Network Rail’s Eastern region has been granted a special licence to safely relocate the UK’s largest native newt species — an industry first which is designed to protecting the creatures from engineering work.
The new initiative will see specialists build large-scale habitats for great crested newts to move to when railway upgrades disrupt their existing homes. Network Rail says this balance will allow the amphibians to thrive in a safe environment and in turn reduce any delays to engineering work.
The licence was granted by Natural England following a successful trial on the Midland Main Line Upgrade last year.

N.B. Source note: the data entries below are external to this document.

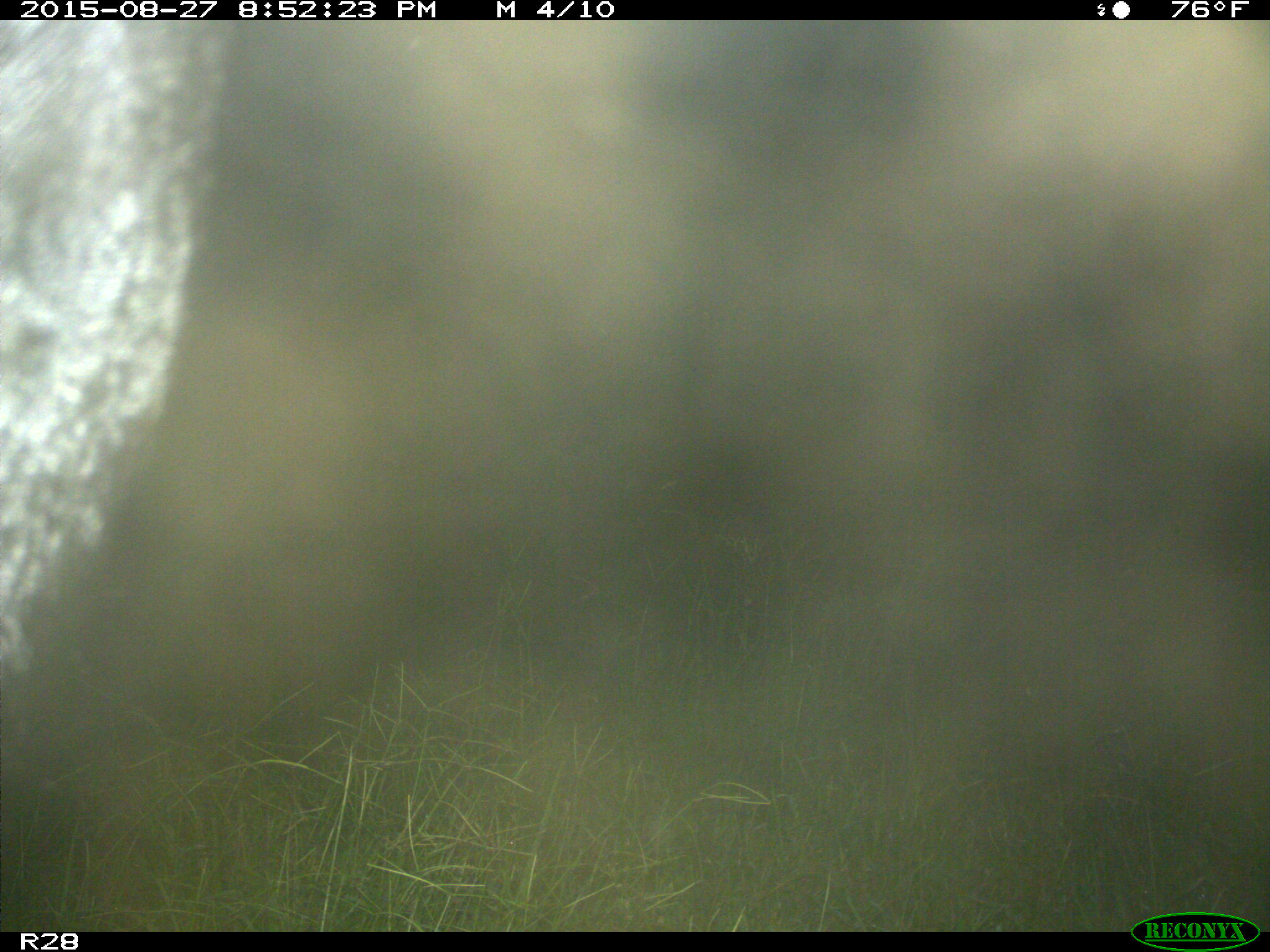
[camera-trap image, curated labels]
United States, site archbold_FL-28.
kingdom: Animalia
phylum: Chordata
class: Mammalia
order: Artiodactyla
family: Bovidae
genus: Bos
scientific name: Bos taurus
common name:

It has now been extended to the entire Eastern region, which encompasses places like Newcastle, York, Leeds, Sheffield, Derby, Peterborough and East Anglia.
Usually found in grassland, scrub, ponds and woodland; the great crested newt is a protected species. They can sometimes be impacted by essential improvement, maintenance or safety-related work on the railway. This brand-new licence will allow teams within the Eastern region to relocate newts where necessary, keeping them out of harm’s way and, in the process, helps to create acres of vibrant new ponds and habitat.
Hamish Critchell-Ward, Environmental Manager for Network Rail’s Eastern region, said: “This is a significant win for sustainability across the region. Our lineside habitats are a valuable asset that need management and protection in order to improve biodiversity and create an environmentally friendly railway that’s fit for future generations.
“This licence will help us strike the balance between helping lineside wildlife to thrive, whilst allowing essential railway upgrade work to get underway. It’s great that Natural England have been so supportive of this initiative, and we’re really looking forward to working with our partners at NatureSpace in an approach that’s more streamlined and results in more habitat creation.”
The project is being carried out in collaboration with NatureSpace – an organisation dedicated to working with conservationists, industry experts and developers to understand, grow and protect the great crested newt’s habitat.
Dr Tom Tew, NatureSpace CEO, said: “We are delighted to help Network Rail expand their Organisational Licence for great crested newts so that it covers the whole Eastern Region Network. The Licence provides a quick and simple option that both ensures newts are conserved and allows critical rail work to proceed without delay. It’s not generally known but the rail-side vegetation can provide really important terrestrial habitat for newts, and so it’s great to see major infrastructure providers embracing their environmental responsibilities and delivering conservation gain for our endangered species – we hope others will follow Network Rail’s example.”
Duncan Brown, Operations Manager for District-Level Licensing at Natural England, said: “The expansion of the Network Rail Organisational Licence removes the need for individual licence applications for routine works, and will fund habitat creation along a significant part of the rail network. The largest-scale licence of its type, this has been developed with Network Rail and NatureSpace to deliver habitats at the landscape scale and benefit this iconic species.”